## Excerpt provided:
[Start of section]

Major Federal Firearm Statutes. Two major federal statutes regulate the
commerce in firearms, or their ownership: the National Firearms Act of 1934 (26 U.S.C. §
5801 et seq.) and the Gun Control Act of 1968, as amended (18 U.S.C. Ch. 44, § 921 et seq.).
The National Firearms Act was originally designed to make it difficult to obtain types
of firearms perceived to be especially lethal or to be the chosen weapons of “gangsters,” most
notably machine guns and short-barreled long guns. This law also regulates firearms, other
than pistols or revolvers, that can be concealed on a person (e.g., pen, cane, and belt buckle
guns). It taxes all aspects of the manufacture and distribution of such weapons. And, it
compels the disclosure (through registration with the Secretary of the Treasury) of the
production and distribution system from manufacturer to buyer.

[End of section]

Text extracted from each page
[Start of section]

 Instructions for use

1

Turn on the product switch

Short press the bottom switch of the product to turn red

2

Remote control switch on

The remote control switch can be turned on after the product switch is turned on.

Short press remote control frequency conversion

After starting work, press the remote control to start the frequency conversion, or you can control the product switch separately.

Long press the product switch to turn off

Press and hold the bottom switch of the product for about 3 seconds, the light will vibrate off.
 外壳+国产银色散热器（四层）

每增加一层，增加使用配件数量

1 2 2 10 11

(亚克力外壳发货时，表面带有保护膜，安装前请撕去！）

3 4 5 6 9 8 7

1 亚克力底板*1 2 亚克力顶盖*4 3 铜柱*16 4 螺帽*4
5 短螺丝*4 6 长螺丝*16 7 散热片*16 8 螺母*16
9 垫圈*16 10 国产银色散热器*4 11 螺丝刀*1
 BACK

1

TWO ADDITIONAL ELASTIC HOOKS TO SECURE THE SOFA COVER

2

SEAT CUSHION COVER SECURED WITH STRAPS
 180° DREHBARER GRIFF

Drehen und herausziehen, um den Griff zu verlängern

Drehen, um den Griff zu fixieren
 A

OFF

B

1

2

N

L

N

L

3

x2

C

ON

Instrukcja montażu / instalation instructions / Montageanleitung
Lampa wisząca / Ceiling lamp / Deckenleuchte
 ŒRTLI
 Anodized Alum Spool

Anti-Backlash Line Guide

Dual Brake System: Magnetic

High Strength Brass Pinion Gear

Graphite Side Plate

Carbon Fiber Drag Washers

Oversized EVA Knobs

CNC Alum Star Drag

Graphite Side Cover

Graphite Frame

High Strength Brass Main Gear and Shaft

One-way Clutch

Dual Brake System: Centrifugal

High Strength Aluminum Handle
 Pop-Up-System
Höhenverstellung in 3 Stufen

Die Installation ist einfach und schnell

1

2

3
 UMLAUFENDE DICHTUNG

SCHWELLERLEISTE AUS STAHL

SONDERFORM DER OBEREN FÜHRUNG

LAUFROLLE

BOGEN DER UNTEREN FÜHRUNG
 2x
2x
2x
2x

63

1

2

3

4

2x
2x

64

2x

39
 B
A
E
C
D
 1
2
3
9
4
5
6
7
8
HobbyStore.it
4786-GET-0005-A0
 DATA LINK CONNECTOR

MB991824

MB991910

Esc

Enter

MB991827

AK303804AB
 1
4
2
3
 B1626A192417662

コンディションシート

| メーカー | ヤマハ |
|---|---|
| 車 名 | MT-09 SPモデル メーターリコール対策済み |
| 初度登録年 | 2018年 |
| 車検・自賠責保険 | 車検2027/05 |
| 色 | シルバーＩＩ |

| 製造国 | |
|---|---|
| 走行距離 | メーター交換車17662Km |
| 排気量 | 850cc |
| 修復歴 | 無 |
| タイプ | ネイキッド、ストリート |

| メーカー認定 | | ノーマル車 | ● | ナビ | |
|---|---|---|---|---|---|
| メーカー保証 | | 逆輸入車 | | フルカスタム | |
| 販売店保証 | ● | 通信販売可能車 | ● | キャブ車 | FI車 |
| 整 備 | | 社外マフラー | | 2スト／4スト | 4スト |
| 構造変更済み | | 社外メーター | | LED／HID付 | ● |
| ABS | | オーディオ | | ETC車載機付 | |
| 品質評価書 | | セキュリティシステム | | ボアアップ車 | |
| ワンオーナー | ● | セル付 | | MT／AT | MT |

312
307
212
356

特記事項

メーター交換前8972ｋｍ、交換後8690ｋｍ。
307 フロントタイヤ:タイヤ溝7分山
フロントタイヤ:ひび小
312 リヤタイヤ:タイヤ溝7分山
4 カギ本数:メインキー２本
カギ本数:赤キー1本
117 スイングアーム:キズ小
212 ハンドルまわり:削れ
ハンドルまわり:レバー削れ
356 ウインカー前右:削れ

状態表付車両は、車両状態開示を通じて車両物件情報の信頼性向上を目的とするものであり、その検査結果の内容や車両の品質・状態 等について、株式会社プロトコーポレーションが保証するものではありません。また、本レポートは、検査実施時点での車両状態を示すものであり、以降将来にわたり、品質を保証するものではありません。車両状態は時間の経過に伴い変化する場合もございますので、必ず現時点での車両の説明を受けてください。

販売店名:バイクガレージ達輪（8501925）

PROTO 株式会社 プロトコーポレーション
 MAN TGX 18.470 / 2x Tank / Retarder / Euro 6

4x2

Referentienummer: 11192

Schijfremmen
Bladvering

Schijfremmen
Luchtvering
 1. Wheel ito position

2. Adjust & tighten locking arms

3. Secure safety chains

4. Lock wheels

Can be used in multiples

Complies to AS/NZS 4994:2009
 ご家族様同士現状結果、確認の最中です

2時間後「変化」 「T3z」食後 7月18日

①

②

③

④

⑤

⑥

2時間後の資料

[End of section]

## Task details:
In the passage on federal firearm statutes, which two types of firearms are named as the most notable targets of the National Firearms Act? The items have no role in what is asked here.

## Answer section:
Machine guns and short-barreled long guns.